_Text under study_
────────────────────

Joint pain is a symptom of many diseases, the most common being osteoarthritis. Diseases that cause joint pain can be bone diseases or less direct diseases like depression.
There are a number of remedies to help prevent joint pain: maintaining a healthy weight, diet, and exercise. Another trick that you may already be doing is drinking caffeine. In this article, we explore the studies conducted associating diseases that cause joint pain and caffeine intake.
Joint pain from rheumatoid arthritis
Rheumatoid arthritis is a disease that causes pain, swelling, and stiffness in the joints. It is one of many different types of arthritis. Doctors do not know what causes it. But they do know that it happens when the body's infection-fighting system, called the immune system, "attacks" the joints.
Source: Coffee, Tea, and Caffeine Consumption and Risk of Rheumatoid Arthritis: Results From the Iowa Women's Health Study
A sample for this study was identified from the Iowa Women’s Health Study of women aged 55 to 69. Researchers collected data on 158 cases of rheumatoid arthritis and 31,178 cases without. Case medical records and caffeine intake were provided.
There was a positive association between decaf coffee and rheumatoid arthritis risk among older women. This suggests that any benefit is due to something else in the coffee other than caffeine.

────────────────────

_Work order 1_
Answer these from the article on caffeine and joint pain:
(a) Which disease does it name as the most common cause of joint pain?
(b) What age range were the women in the Iowa Women's Health Study sample?
(c) How many cases of rheumatoid arthritis did the researchers collect data on?
_Work order 2_
Echo the article on caffeine and joint pain word for word, from "Source: Coffee, Tea, and" up to and including "intake were provided.".
_Work order 3_
Proceed with the article on caffeine and joint pain, writing on from the point where it stops.
The lines that come next are not needed for any of this work.

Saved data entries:
────────────────────

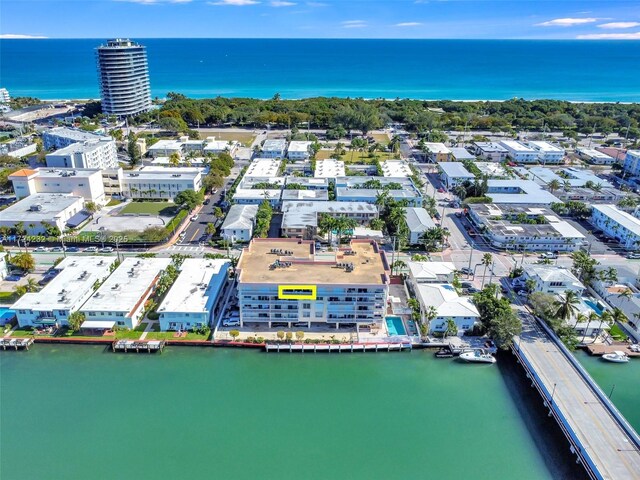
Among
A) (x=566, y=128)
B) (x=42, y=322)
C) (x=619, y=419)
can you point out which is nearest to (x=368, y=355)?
(x=619, y=419)

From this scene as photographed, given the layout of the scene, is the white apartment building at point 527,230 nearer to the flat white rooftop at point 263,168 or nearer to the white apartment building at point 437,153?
the white apartment building at point 437,153

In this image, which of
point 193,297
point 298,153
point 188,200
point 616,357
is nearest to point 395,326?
point 616,357

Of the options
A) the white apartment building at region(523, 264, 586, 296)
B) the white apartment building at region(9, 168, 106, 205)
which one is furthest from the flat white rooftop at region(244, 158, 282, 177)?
the white apartment building at region(523, 264, 586, 296)

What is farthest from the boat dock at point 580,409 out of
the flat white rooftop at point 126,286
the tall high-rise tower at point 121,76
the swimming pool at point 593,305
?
the tall high-rise tower at point 121,76

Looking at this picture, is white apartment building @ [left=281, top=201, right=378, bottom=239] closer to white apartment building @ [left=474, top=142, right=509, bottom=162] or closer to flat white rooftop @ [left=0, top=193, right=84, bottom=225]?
flat white rooftop @ [left=0, top=193, right=84, bottom=225]

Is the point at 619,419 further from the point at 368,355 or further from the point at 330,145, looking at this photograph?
the point at 330,145

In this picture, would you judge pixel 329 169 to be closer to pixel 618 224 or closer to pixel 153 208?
pixel 153 208
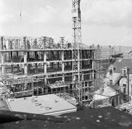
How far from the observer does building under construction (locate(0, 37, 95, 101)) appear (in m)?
33.5

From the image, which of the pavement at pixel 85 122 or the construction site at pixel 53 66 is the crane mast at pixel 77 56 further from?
the pavement at pixel 85 122

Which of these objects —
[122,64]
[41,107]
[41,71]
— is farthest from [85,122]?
[41,71]

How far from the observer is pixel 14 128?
201cm

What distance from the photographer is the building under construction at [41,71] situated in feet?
110

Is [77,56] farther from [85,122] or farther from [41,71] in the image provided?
[85,122]

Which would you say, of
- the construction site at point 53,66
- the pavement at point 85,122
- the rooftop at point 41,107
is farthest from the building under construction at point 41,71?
the pavement at point 85,122

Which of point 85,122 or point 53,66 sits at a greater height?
point 85,122

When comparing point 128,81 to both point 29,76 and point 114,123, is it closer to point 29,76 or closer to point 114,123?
point 29,76

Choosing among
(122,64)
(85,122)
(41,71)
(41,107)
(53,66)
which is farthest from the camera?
(53,66)

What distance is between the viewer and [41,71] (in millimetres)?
40406

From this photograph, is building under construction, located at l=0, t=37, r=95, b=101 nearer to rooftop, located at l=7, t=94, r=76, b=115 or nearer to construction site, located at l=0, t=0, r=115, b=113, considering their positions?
construction site, located at l=0, t=0, r=115, b=113

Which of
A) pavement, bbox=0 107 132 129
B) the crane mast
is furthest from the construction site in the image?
pavement, bbox=0 107 132 129

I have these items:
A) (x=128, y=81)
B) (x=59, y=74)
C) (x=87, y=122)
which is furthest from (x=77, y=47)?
(x=87, y=122)

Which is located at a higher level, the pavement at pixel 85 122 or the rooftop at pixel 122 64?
the pavement at pixel 85 122
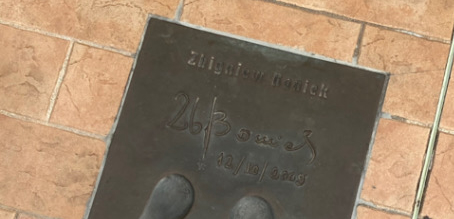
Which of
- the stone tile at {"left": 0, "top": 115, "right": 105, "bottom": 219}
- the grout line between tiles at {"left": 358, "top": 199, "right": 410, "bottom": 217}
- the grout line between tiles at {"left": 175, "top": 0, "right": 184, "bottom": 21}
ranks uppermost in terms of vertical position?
the grout line between tiles at {"left": 175, "top": 0, "right": 184, "bottom": 21}

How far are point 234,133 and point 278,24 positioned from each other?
18.2 inches

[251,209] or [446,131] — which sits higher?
[446,131]

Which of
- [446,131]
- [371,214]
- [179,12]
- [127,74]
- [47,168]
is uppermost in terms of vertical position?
[179,12]

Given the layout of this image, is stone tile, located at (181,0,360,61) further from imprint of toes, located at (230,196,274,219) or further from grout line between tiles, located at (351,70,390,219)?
imprint of toes, located at (230,196,274,219)

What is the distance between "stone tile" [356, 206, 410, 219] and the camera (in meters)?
1.84

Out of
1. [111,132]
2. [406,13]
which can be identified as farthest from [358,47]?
[111,132]

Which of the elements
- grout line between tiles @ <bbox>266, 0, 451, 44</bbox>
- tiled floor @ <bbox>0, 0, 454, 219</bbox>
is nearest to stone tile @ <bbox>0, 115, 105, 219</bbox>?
tiled floor @ <bbox>0, 0, 454, 219</bbox>

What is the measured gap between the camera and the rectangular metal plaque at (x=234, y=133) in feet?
6.01

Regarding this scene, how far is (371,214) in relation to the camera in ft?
6.04

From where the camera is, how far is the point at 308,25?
191 cm

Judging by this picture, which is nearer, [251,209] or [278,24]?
[251,209]

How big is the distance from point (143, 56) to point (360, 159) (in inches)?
36.4

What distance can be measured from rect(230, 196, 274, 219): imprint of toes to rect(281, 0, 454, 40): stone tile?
79 cm
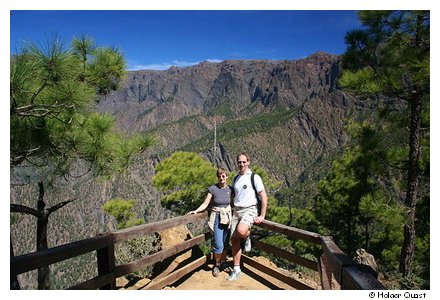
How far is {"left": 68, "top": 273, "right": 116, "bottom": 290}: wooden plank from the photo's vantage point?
10.5 ft

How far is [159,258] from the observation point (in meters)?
4.43

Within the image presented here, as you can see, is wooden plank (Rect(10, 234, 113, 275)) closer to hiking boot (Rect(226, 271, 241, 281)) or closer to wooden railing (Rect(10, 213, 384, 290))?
wooden railing (Rect(10, 213, 384, 290))

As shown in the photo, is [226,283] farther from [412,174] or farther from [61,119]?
[412,174]

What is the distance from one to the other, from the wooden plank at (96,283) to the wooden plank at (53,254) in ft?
0.91

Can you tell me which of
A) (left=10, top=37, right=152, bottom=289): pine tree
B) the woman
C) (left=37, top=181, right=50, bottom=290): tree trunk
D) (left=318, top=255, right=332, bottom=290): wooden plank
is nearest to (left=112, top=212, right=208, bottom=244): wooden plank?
the woman

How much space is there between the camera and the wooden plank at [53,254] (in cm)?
265

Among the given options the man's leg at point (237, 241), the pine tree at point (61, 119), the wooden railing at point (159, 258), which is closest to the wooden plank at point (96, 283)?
the wooden railing at point (159, 258)

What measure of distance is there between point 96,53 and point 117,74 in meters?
0.51

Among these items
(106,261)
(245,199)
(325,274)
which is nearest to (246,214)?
(245,199)

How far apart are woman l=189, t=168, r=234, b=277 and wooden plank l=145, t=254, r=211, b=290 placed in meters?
0.28

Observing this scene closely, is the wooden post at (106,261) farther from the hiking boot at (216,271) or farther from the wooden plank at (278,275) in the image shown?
the wooden plank at (278,275)

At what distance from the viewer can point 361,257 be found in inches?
318
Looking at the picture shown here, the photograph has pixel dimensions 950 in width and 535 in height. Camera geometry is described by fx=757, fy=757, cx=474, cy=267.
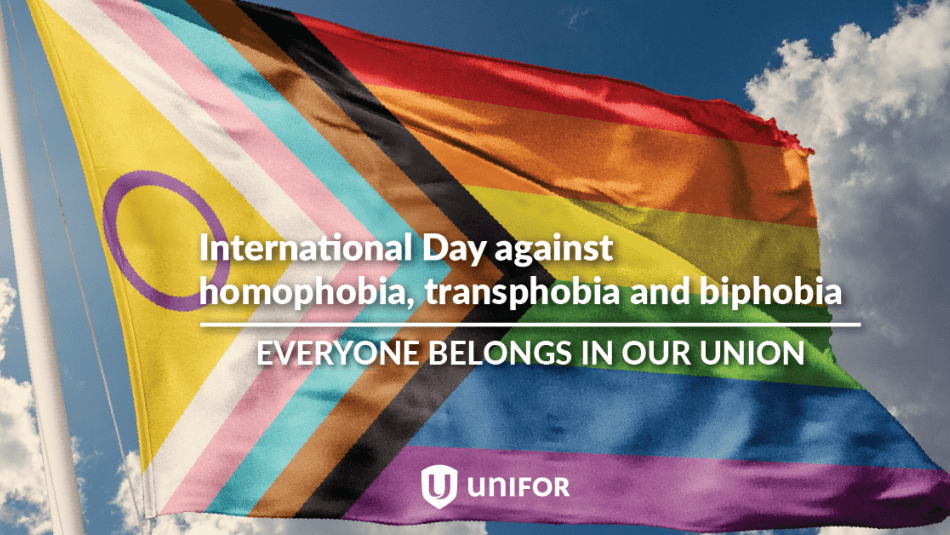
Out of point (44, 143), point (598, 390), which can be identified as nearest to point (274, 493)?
point (598, 390)

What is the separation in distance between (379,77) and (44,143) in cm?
270

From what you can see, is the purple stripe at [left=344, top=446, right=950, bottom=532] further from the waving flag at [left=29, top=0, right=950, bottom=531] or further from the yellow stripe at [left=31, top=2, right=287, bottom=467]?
the yellow stripe at [left=31, top=2, right=287, bottom=467]

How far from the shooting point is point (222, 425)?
19.2 ft

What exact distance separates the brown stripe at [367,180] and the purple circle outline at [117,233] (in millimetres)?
1160

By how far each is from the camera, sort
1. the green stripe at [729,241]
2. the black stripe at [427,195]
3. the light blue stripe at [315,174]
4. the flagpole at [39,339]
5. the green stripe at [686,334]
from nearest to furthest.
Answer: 1. the flagpole at [39,339]
2. the black stripe at [427,195]
3. the light blue stripe at [315,174]
4. the green stripe at [686,334]
5. the green stripe at [729,241]

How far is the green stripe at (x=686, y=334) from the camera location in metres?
6.47

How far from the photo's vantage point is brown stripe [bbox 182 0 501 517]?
6.06 m

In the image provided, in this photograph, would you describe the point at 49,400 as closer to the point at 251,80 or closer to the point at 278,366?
the point at 278,366

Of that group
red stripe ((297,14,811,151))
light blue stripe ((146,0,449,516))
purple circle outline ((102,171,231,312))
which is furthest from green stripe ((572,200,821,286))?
purple circle outline ((102,171,231,312))

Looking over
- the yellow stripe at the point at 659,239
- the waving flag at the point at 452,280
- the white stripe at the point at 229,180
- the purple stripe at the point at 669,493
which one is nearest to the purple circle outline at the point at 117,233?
the waving flag at the point at 452,280

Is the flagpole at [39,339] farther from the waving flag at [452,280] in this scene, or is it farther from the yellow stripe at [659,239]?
the yellow stripe at [659,239]

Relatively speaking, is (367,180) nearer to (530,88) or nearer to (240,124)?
(240,124)

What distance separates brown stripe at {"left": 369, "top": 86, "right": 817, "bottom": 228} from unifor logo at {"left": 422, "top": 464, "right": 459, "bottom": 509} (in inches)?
98.8

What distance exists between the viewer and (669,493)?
20.3 feet
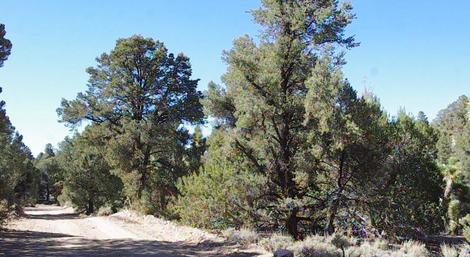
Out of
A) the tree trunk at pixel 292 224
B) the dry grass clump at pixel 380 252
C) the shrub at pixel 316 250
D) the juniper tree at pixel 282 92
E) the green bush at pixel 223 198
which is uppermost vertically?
the juniper tree at pixel 282 92

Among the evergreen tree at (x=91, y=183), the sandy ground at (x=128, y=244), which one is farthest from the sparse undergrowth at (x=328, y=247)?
the evergreen tree at (x=91, y=183)

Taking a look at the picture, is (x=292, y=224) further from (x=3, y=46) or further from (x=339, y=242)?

────────────────────

_Written response 1_
(a) Osteoarthritis
(b) 55 to 69
(c) 158

_Written response 2_
Source: Coffee, Tea, and Caffeine Consumption and Risk of Rheumatoid Arthritis: Results From the Iowa Women's Health Study
A sample for this study was identified from the Iowa Women’s Health Study of women aged 55 to 69. Researchers collected data on 158 cases of rheumatoid arthritis and 31,178 cases without. Case medical records and caffeine intake were provided.

_Written response 3_
What does this mean? Well, it does not mean that drinking caffeinated coffee or tea is better for your joints. In fact, the data on caffeinated coffee and tea were insignificant. The data is not telling us that there is no association between caffeinated drinks and rheumatoid arthritis, it is just saying that the data was not sufficient in this sample.
Joint pain from gout
Gout is a form of arthritis. It can cause pain and swelling in the joints. At first, it tends to affect only 1 joint – most frequently the big toe. It happens in people who have too much uric acid in the blood.
Source: Coffee Consumption and Risk of Incident Gout in Men: A Prospective Study
Gout is a common cause of joint pain in adult males. In a sample from the Health Professionals Follow-Up Study, nearly 6% of men reported a history of gout. To assess the influence of caffeine on gout risk, researchers reviewed the sample’s baseline dietary questionnaires.
The risk of gout was 40% lower with the coffee intake of 4–5 cups per day and 59% lower with ≥6 cups per day, compared with no use.
As coffee consumption increased, the risk of gout decreased. Subjects who drank decaf coffee saw a fluctuation in gout risk. This analysis accounted for other risk factors like body mass, alcohol use, meat intake, and hypertension. Tea was not found to be significant.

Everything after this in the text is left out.